You are looking at it in a too limited way. You are not forced to
have an == operator that behaves in standard ways. For instance
you can have objects that are only equal if they are the same
and thus can be unequal even if all components are equal.

Even if 

> To take another approach -- given some function that allows lists to 
> (pretend to be) hashable:
>
> .>>> key = [1,2]
> .>>> d[key] = 'foo'
> .>>> d[[1,2]]
> ????
> .>>> key.append(3)
> .>>> d[key]
> ???
> .>>>
>
> As I understand it, it is impossible for there to be a hash function for 
> which both of these cases can return the same object.

How about:

  hash = id


You also make the fault that because people ask for the possibility of
keys being mutable objects, that they want to mutate those object while 
being a key.

> For most uses of 
> dicts, it is necessary that the first case be valid -- a dict isn't 
> going to be very useful to me if I have to pass around all of the 
> objects used as keys in order to access it. Equality-based hashes are 
> necessary, so the second case must then be disallowed.

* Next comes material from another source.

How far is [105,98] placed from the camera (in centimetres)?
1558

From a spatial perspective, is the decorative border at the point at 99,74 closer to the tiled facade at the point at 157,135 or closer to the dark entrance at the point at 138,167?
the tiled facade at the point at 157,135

But you should be carefull not to limit people to what you think is
usefull.

> But isn't it a bit nonsensical that, without ever rebinding key, one can 
> do something like
>
> .>>> d[key] = 'foo'
> .>>> frombulate(key)
> .>>> d[key]
> Traceback (most recent call last):
>   File "<interactive input>", line 1, in ?
> KeyError: key
> .>>>

It is just as nonsensical that, without ever rebinding an element, one
can unsort a list, or violate the heap invariant of a list.

> In order to maintain the logical consistency that if an object is used 
> as a dict key, that same object should reasonably be expected to 
> retrieve the same value, identity-based hashes are necessary.  As a 
> result, the first option must be disallowed.

Then why don't we disallow lists of mutable objects to be sorted or
to be made into a heap. In fact each time we have a structure that
relies on some invariant among its members we should disallow mutable
members because with mutable members the invariant can be violated
without ever rebinding one of the elements.

> In either case, if it's ever possible for equality to change while 
> identity doesn't, then somewhere along the lines one of the core 
> requirements, the contract if you will, of a dictionary *must* be 
> broken.  And while it may be possible to get away with breaking that 
> contract some of the time (by postulating, for example, that if one 
> mutates a dict key then things will break), this will result in more 
> bugs and more confusion over time.  There is no way for Python to be 
> able to behave consistently in the face of mutable dict keys, therefore 
> ("In the face of ambiguity, refuse the temptation to guess.") Python 
> declines the temptation of making it trivial to use mutable objects as 
> dict keys.

As it turns out, python makes no difference in difficulty for making
either mutable or immutable objects usable as dictionary keys. The
only difference is that python only made its standard immutable
types hashable and not its standard mutable objects.